Testo:

IN MISSIONE
TESTIMONE
tra la gente
Intervista a padre Angelo Pagano, missionario tra Etiopia e Camerun
Il viaggio-pellegrinaggio in Turchia è stata l’occasione per conoscere missioni e missionari diversi. A quelli incontrati nei luoghi di Paolo, infatti, bisogna aggiungerne qualcuno portato
da casa, pronto a cogliere questa occasione per una sorta di esercizi spirituali a cielo aperto, sulle orme del cristianesimo delle prime comunità. Tra questi missionari pellegrini c’era anche Angelo Pagano, della Provincia cappuccina di Milano, con le valigie pronte a ripartire per il Camerun, dove ha iniziato la sua vita di missionario, e dopo essere rientrato pochi mesi fa dalla Viceprovincia d’Etiopia, che aveva il difficile compito di guidare fuori da un periodo un po’ burrascoso della sua storia. Prima di riprendere ognuno la propria strada, ho approfittato della sua esperienza per mettere a confronto le diverse forme di missione di cui è stato testimone, in Africa e in Turchia.
Padre Angelo, come si è sviluppata la tua storia missionaria?
Sono nato nel 1954 ad Asmara, in Eritrea, da genitori italiani e là ho trascorso la mia giovinezza, fino ai diciannove anni, quando mi sono trasferito nei pressi di Milano, a San Donato Milanese. Era il 1973 e nei primi sei anni ho lavorato con i miei fratelli, coi quali avevo aperto un negozio di elettrodomestici, ferramenta e sanitari. Poi, nel 1979, sono entrato nel convento dei frati cappuccini, dove ho iniziato gli studi per arrivare al sacerdozio e nel 1988 sono stato ordinato a Como. Sin dal periodo degli studi ho manifestato il desiderio di poter andare in missione…
Volevi tornare a casa, nella tua Africa…
Più o meno, nel senso che avevo lasciato liberi i superiori di decidere la destinazione, visto che in quel periodo la nostra Provincia aveva missioni in Camerun, in Costa d’Avorio, in
Thailandia e in Brasile. Già nel 1985, come studente, mi fecero fare un’esperienza di tre mesi in Eritrea: un vero ritorno a casa! Poi, dopo l’ordinazione, sono partito per il Camerun dove ho iniziato a fare quello che fanno tutti i novelli missionari: sono stato mandato in una parrocchia con il frate più anziano – quello che praticamente ha fondato la missione – e il primo anno l’ho trascorso cercando di imparare a conoscere la gente e comprendere la situazione in cui mi trovavo. Nel ‘91 sono diventato parroco e due anni più tardi superiore della custodia del Camerun, dove sono rimasto fino all’inizio del 2003.

Compito da svolgere:
Nell'intervista, padre Angelo risponde «Più o meno» quando gli si chiede se volesse tornare nella sua Africa. Spieghi il motivo di questa risposta in una-tre frasi. Le righe qui riportate non hanno alcun ruolo in questo esercizio.

Righe elencate:
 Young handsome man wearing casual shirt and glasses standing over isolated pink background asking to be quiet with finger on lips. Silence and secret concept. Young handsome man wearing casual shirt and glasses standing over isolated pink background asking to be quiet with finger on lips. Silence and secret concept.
* * *
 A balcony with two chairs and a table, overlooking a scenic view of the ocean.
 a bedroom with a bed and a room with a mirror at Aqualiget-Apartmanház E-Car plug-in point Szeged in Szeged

Soluzione dell'esercizio:
Padre Angelo aveva lasciato ai superiori la libertà di scegliere la sua destinazione. In quel periodo, infatti, la sua Provincia aveva missioni in Camerun, in Costa d'Avorio, in Thailandia e in Brasile.